マイクロファイナンス解体新書 世界の貧困層を救い、なおかつ持続可能なビジネスを行う
マイクロファイナンスの仕組みと可能性について

BOP市場とは

BOPとは「Bottom Of Pyramid」の略で、経済的に社会の底辺にいる人達、つまり貧困層を意味する言葉です。BOPの定義は様々ですが、当サイトでは国連が「絶対的貧困」に分類している人々(推計40億人以上)を定義として解説します。

BOP層のほとんどがアフリカ諸国か、インド・カンボジア・バングラディシュなど南アジアに住んでいます。彼らの多くが一日2ドル〜年間1000ドル未満という、極めて乏しい所得しか得られていません。そのため20世紀までは、BOP層の人はビジネスの対象と見られておらず、グローバル展開する先進国企業だけでなく、地元企業ですら、彼らを顧客とは考えていませんでした。

しかし、グラミン銀行がマイクロクレジットで成功している事など、徐々にBOP層を対象としたビジネスモデルが構築されはじめています。彼らは購買力の絶対額としては乏しいですが、ビジネスの対象には十分なり得ることが立証され始めています。BOPビジネスの拡大には、以下の3つの要因があります。

  • 対象人数が多いこと
  • 商品単価は低いが、利益率は高いこと
  • 将来を見据えたブランド認知(広告)として

BOPビジネスの成功例として最も有名なのは、ヒンドスタン・ユニリーバ(ユニリーバのインド法人)という企業です。同社はインドの農村部で、日用品などを販売するビジネスで成功を収めています。

ビジネスと社会貢献の両立

ヒンドスタンユニリーバは、例えば購買力に乏しいBOP層に対して、一回使いきりの小さな袋入り石鹸を販売しています。この石鹸の単価はわずか2ルピー(約4円)に過ぎません。ところが、都市部で販売しているボトル詰めの石鹸と比べても、利益率はむしろ高い位だといいます。また、彼らがやがて経済的に豊かになった際に、ユニリーバのより高価な日用品を購入してくれることを期待して、ブランドを認知させておく「先行投資」の意味合いもあります。

インドのBOP層は石けんの手洗い習慣が無く、下痢などの病気で苦しむ人が非常に多かったのです。そこでヒンドスタン・ユニリーバは、現地の学校教育と連携して、子供達に石けんでの手洗い習慣の必要性を指導するプログラムに取り組みます。彼らの意図の半分は「石鹸を買ってもらう」営利目的ですが、一方で「貧困層の健康を守る」という社会貢献活動(チャリティ)でもあるのです。

また、販売も社員が行うのではなく、「シャクティ」という方法を導入しています。シャクティとは、農村部の女性達を教育し、商品のことなどもしっかり理解させて、販売員として雇う仕組みです。シャクティ制度により、現地の女性達の雇用を生む社会貢献になる一方、ヒンドスタン・ユニリーバは販売コストを下げられるので、一石二鳥なのです。

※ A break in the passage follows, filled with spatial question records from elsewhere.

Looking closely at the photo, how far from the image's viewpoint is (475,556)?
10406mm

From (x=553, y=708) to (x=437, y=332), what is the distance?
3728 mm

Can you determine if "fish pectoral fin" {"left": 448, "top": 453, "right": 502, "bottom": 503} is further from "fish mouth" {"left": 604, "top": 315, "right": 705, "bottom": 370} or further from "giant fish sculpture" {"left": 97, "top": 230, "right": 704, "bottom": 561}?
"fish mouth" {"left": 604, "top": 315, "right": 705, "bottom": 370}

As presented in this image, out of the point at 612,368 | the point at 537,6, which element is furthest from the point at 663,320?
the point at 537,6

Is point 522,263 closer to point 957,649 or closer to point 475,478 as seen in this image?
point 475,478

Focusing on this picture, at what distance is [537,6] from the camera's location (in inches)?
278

ヒンドスタン・ユニリーバがBOPビジネスの成功例と言われるのは、マイクロファイナンスの趣旨と同じで、ビジネスと社会貢献活動を両立させたことが、評価を高めている要因なのです。

2000年代は、中国が「世界の工場」から「マーケット(消費市場)」として変貌し、世界から注目された時代でした。そして2010年代は、BOP層が重要なマーケットになるだろうと予測されます。前出のヒンドスタン・ユニリーバのように、欧米企業では既にBOP層を意識したビジネスを展開し始めています。しかし、日本で本格参入している企業は極めて少なく、盛んなのは一部のベンチャー企業やNGO団体に限られます。